The specializations within the broad field of cyber, quite predictably - suffer even worse than their parent category. Within that crevasse, sit similarly wanting “cloud security skills gaps” and IoT security skills gaps” and of course, the TLS skills gap.
The crevasse gets bigger
Our reliance on TLS and the skills and ability to manage those things will only increase. As time progresses and the technological landscape evolves, TLS is going to drive itself further into the heart of enterprise security.
The first factor is just the growth of IT in the enterprise. Every day organizations are onboarding new identities and users, taking on more data and furthering their requirements for secure connections. Another factor is the problematic question of the IoT. While the IoT’s wide ranging problems are well known, enterprises cannot turn down the massive advantages it offers. While those devices might arrive at the office door with security problems baked into them, enterprises can use Public Key Infrastructures with certificates and lean on best practices to protect themselves.
The other factor is the cloud - enterprises are extending their environments further and further out into the ether and should rely on certificates to keep those connections secure and those identities trusted.
The data bears it out. A recent survey showed that 80 percent of organizations estimate that TLS usage is going to grow by a quarter in the next five years. Furthermore, 85 percent of CIOs believe that the growing complexity of IT systems is going to make outages all the more damaging.
For many people, this is a problem that's left unaddressed. Without finding the necessary skills or technology - many are going to find themselves with problems that they won’t be able to fix, let alone address.
While we wait….
We can’t wait for the gap to close - not while attackers are constantly looking for the small mistakes that can bring an organization crashing down.
One option is training staff up themselves. Without expertise readily available in the job market, you can try getting it from your current pool of talent.
Even for a dedicated specialist - the sprawl of certificates that makes up a network is hard to handle.

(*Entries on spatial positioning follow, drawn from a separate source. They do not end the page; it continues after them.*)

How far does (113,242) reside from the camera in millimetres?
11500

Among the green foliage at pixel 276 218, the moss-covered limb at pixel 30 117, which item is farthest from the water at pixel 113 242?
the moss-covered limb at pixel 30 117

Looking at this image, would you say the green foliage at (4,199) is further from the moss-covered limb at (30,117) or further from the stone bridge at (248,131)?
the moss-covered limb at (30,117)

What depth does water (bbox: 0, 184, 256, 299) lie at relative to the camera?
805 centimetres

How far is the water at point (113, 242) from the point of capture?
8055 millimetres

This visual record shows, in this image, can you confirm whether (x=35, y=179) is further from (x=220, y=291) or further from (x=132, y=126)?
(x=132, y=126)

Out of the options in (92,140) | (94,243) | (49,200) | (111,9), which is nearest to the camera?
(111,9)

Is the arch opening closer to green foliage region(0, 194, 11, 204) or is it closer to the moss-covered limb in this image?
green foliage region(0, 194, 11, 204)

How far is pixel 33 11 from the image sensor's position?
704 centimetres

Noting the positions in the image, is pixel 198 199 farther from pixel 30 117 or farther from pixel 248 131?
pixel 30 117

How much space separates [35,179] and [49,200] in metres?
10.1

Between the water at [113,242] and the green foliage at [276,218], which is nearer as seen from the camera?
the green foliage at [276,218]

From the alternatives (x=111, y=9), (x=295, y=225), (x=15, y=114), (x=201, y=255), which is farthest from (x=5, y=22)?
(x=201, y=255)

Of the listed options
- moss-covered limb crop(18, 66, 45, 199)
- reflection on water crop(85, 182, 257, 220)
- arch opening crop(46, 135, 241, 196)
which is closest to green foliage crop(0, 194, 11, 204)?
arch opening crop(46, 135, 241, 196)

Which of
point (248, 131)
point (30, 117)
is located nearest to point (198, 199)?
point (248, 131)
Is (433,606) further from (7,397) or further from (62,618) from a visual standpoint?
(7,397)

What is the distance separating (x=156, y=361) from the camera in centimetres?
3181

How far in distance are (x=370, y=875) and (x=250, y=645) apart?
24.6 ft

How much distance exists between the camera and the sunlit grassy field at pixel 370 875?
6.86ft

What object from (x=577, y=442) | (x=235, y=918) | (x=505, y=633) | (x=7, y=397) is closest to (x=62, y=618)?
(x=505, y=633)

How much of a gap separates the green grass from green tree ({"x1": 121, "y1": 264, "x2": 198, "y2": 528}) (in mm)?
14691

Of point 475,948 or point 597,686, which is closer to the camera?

That’s why it’s a good idea to use a certificate platform. Such a platform should be able to discover all the certificates held by the enterprise, wherever they lie.
Where they can assist in providing the expertise to an organization, is the ability to monitor those certificates, investigate, remediate problems when they arise and centrally manage them through one single pane. Those certificate deployments can further be customized according to the unique needs of the environment and their lifecycle processes be automated so that every certificate is tracked and renewed when it comes to the end of its life.
The centrality of certificates to enterprise security will only continue to grow with the increasing complexity of IT, the transformation of the enterprise and the introduction of new devices. From that point of view - enterprises need expertise to effectively govern these growing environments.
It is, unfortunately, in short supply. That said, enterprises can look inward to nurture and specialize pre-existing cyber and IT talent within the enterprise. Thankfully, the right platform can allow the effective management of an entire certificate ecosystem through one panel, making the process easy - even for amateurs.